____ TEXT FOR ANALYSIS

How to evaluate $\int_0^\infty \frac{x^5(e^{3x}-e^x)}{(e^x-1)^4}\,\mathrm{d}x$

Question

Today the integral that got me triggered is $$\int_0^\infty \frac{x^5(e^{3x}-e^x)}{(e^x-1)^4}\,\mathrm{d}x$$ and it seems to be linked to Euler $\Gamma(n)$ function since we can get close to something similar to its integral definition but then the integrand seems to be quite difficult to solve… Have you any idea? (The answer is $5!\zeta(4)$)

Answer 1

Observe that $e^{3x}-e^x=e^x(e^{2x}-1)=e^x(e^x-1)(e^x+1)$ an then

$$\int_0^\infty \frac{x^5(e^{3x}-e^x)}{(e^x-1)^4}\,\mathrm{d}x=\int_0^\infty \frac{x^5 e^x(e^{x}+1)}{(e^x-1)^3}\,\mathrm{d}x$$

Now consider the following integral representation of Zeta function Zeta function, DLMF

$$\zeta\left(s\right)=\frac{1}{\Gamma\left(s+1\right)}\int_{0}^{\infty}\frac{e^{% x}x^{s}}{(e^{x}-1)^{2}}\mathrm{d}x,$$

and integrating by parts you obtain

$$\zeta\left(s\right)=\frac{1}{\Gamma\left(s+1\right)}\int_{0}^{\infty}\frac{e^{% x}x^{s}}{(e^{x}-1)^{2}}\mathrm{d}x=\frac{1}{\Gamma\left(s+2\right)}\int_0^\infty \frac{x^{s+1} e^x(e^{x}+1)}{(e^x-1)^3}\,\mathrm{d}x$$

Finally, later integral is your desired integral ($s=4$) and then

$$\int_0^\infty \frac{x^5(e^{3x}-e^x)}{(e^x-1)^4}\,\mathrm{d}x=5!\,\zeta\left(4\right)=\frac{4}{3}\pi^4$$

________
____ DATASET RECORDS

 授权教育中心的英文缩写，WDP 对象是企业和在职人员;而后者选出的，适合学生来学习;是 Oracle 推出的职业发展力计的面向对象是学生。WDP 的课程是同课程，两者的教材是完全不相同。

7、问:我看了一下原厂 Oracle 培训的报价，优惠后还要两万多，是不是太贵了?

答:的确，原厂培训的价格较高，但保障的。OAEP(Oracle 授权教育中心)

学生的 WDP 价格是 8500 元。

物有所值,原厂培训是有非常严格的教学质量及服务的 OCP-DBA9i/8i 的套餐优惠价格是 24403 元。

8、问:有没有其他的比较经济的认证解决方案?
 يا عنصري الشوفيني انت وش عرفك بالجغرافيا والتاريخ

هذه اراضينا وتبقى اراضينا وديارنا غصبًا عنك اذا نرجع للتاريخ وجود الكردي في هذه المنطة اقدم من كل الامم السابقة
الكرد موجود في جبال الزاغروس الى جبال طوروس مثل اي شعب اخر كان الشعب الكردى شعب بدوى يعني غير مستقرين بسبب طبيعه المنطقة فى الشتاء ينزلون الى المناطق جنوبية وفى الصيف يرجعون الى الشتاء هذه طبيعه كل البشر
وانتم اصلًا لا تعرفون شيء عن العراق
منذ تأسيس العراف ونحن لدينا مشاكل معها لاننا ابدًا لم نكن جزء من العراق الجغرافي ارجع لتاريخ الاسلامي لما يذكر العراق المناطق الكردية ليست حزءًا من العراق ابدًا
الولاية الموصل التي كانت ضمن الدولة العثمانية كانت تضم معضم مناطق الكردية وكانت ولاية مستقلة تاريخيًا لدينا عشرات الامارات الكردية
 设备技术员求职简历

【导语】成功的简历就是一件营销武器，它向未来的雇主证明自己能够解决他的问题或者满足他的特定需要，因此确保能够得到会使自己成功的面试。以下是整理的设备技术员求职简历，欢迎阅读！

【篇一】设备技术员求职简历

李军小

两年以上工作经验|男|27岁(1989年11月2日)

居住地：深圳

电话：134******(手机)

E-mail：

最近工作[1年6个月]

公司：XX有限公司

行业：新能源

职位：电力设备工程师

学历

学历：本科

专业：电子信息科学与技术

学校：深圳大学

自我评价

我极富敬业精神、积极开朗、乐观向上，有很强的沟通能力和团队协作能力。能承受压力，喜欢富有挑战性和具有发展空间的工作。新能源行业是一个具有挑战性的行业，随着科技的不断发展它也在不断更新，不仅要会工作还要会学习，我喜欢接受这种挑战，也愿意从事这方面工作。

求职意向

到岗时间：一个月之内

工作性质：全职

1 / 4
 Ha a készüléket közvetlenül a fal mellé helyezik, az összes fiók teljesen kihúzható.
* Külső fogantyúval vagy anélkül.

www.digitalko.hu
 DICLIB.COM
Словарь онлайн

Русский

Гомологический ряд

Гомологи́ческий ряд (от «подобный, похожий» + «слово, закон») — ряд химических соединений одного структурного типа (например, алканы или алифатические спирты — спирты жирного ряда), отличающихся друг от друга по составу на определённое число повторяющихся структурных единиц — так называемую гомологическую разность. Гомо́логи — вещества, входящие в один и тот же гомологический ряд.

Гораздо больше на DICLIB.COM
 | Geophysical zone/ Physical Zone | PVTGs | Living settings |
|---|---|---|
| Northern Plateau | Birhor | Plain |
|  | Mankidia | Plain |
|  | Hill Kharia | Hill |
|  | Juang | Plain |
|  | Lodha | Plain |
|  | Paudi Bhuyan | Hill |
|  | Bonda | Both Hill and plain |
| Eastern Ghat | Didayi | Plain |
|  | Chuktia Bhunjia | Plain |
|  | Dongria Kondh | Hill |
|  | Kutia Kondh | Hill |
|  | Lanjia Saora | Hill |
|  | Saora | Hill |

________

- EXERCISE SET -
**A)** In the integral thread, what value in terms of π does Answer 1 give for the integral?
**B)** List every factor in Answer 1's factorization of e^{3x} − e^x in the integral thread.

- RESPONSES PER TASK -
**A)** (4/3)π^4

**B)** e^x, e^x − 1, e^x + 1